"Oh dear" department
Nothing much, we are pleased to say, in Iast month’s issue, apart from the seemingly inevitable literals, except that it should have been explained, on page 1633, that Park’s Vauxhall did 64.28 m.p.h. at Southsea in 1922 over a flying-start kilo., not over a full flying kilo., when it would obviously have been much quicker.
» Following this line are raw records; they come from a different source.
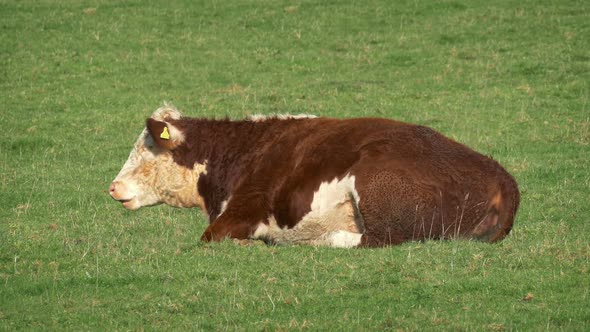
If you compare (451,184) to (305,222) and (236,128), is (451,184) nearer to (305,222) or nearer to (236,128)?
(305,222)

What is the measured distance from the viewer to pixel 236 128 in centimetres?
1333

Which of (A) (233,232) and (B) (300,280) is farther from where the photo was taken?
(A) (233,232)

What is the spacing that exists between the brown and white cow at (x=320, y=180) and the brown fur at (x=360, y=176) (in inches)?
0.4

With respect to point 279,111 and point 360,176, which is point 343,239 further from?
point 279,111

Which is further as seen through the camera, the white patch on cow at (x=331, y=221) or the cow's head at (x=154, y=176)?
the cow's head at (x=154, y=176)

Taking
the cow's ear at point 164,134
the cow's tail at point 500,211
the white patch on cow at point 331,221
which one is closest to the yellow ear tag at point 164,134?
the cow's ear at point 164,134

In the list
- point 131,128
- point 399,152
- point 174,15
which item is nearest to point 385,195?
point 399,152

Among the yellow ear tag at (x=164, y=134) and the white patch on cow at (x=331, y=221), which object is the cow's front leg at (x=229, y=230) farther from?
the yellow ear tag at (x=164, y=134)

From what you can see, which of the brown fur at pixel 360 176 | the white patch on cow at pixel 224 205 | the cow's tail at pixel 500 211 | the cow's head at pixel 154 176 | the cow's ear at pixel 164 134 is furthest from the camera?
the cow's head at pixel 154 176

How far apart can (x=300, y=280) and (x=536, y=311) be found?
2.12 m

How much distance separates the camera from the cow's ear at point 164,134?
13.0 meters

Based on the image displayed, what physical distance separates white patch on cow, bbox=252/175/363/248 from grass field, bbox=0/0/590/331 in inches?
12.4

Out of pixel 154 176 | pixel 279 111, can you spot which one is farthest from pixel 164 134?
pixel 279 111

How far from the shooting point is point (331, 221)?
12.0 m
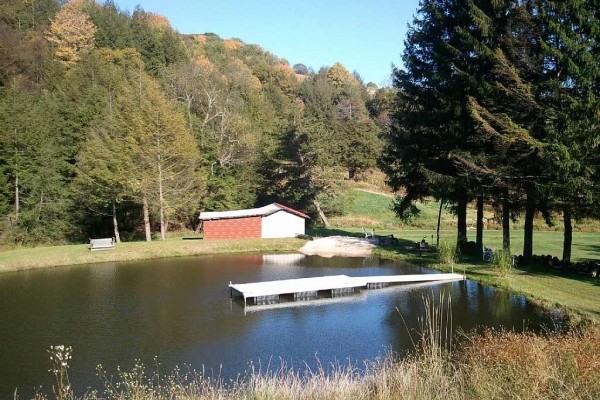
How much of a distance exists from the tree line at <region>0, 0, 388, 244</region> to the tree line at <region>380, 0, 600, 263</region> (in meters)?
17.5

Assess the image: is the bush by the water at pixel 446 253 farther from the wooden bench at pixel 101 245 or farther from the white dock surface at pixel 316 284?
the wooden bench at pixel 101 245

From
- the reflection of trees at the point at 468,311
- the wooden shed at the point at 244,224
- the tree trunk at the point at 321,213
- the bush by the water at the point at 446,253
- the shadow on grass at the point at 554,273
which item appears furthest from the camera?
the tree trunk at the point at 321,213

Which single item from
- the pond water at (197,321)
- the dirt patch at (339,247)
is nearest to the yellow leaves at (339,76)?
the dirt patch at (339,247)

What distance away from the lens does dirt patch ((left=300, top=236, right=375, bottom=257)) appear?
3381 cm

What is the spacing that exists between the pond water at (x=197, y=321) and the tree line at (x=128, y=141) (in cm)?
1290

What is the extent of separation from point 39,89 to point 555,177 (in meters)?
54.8

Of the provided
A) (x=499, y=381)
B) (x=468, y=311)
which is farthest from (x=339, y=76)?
(x=499, y=381)

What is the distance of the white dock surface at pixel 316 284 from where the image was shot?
21359mm

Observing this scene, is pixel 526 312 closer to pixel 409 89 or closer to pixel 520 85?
pixel 520 85

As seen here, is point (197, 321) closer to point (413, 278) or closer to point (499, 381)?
point (413, 278)

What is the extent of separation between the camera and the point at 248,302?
68.3 ft

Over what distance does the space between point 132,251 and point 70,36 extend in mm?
48268

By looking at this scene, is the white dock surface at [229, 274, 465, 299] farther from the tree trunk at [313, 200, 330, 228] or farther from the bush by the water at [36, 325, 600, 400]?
the tree trunk at [313, 200, 330, 228]

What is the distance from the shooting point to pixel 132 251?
110ft
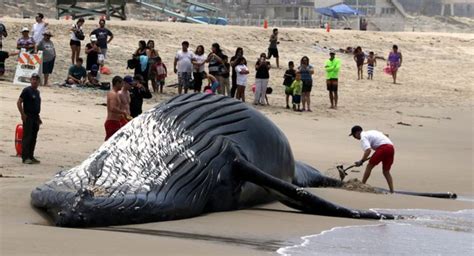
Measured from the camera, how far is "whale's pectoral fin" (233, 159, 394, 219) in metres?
10.7

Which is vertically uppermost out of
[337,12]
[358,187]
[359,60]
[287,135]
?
[337,12]

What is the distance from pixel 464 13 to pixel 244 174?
116 m

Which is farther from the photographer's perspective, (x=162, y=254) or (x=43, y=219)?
(x=43, y=219)

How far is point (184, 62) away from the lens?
2389cm

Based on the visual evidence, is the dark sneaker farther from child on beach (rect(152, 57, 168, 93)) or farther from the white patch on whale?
child on beach (rect(152, 57, 168, 93))

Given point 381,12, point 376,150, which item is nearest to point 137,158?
point 376,150

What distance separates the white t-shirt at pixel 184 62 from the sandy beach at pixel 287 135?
33.1 inches

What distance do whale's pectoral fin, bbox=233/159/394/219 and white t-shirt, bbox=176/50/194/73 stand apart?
13.2 metres

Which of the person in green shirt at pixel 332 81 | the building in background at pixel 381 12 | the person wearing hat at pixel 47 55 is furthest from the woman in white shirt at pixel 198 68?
the building in background at pixel 381 12

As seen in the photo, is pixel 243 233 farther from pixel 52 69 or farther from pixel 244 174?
pixel 52 69

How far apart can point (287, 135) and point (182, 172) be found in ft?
32.7

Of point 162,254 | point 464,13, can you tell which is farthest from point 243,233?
point 464,13

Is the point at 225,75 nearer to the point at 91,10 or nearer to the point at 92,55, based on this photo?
the point at 92,55

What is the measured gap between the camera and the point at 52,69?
24328 mm
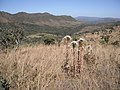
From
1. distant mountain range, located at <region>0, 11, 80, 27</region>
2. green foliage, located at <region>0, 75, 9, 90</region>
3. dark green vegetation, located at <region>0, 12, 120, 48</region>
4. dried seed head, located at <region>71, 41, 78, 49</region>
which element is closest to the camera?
green foliage, located at <region>0, 75, 9, 90</region>

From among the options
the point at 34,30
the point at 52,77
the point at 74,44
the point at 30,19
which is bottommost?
the point at 34,30

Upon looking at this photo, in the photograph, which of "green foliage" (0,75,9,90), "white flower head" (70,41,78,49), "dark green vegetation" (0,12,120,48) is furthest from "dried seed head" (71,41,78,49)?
"dark green vegetation" (0,12,120,48)

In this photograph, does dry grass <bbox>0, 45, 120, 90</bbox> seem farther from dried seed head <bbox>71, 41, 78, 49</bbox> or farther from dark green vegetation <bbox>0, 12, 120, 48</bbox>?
dark green vegetation <bbox>0, 12, 120, 48</bbox>

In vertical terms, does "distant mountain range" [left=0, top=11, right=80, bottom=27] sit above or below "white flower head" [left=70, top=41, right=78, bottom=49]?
below

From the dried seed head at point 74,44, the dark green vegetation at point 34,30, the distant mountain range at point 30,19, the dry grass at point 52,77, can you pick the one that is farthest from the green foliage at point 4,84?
the distant mountain range at point 30,19

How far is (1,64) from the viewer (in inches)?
156

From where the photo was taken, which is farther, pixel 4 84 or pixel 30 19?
pixel 30 19

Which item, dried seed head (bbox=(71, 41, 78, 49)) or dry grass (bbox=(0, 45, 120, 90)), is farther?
dried seed head (bbox=(71, 41, 78, 49))

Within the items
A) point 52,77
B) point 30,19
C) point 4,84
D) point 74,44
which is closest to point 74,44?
point 74,44

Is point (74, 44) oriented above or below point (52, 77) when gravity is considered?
above

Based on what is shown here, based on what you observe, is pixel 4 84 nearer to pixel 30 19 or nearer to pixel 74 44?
pixel 74 44

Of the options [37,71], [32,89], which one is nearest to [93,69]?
[37,71]

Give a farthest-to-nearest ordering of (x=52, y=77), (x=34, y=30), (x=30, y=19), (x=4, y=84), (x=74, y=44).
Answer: (x=30, y=19), (x=34, y=30), (x=74, y=44), (x=52, y=77), (x=4, y=84)

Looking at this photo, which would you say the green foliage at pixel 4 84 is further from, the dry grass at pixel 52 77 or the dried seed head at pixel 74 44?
the dried seed head at pixel 74 44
The fact that an “and” got mixed up with the sentence describing the TT Vauxhall’s brake gear may have caused confusion. The relevant sentence should have read: “Another ingenious feature of the cable-and-rod braking is an adjustment, for use by the mechanic, being on the cockpit floor on his side, which, to take up the cable slack, moves backwards the pulleys on the outside of the side-members that reverse the direction of the brake-compensating linkage”. Also, in 1927 Purdy retired from the 100 mile an hour handicap which Cobb in the Vauxhall won, and it was afterwards that Purdy’s Vauxhall Special reversed this by finishing second, ahead of Cobb, in 50 mile race at the October meeting. On page 1659, for some unexplained reason, the information I included about the publisher of Rivers Fletcher’s Bentley book was omitted. The book is published by Gentry Books Ltd., 15 Pont Street, London SW1 9EH, price £12.95. As we are on the subject, the omission of a word may have caused some guessing by those who read my review of Rivers’ latest book — what I had intended to convey was that when the author was appointed a Bentley junior salesman he got in more miles in the cars he loved so dearly, and tells about, in this very personal account… Still in a “Bentley” vein, Mr. R. G. Sutherland’s letter on page 1635 mentioned a Jack Bentley. This should of course be Jack Barclay. — W.B.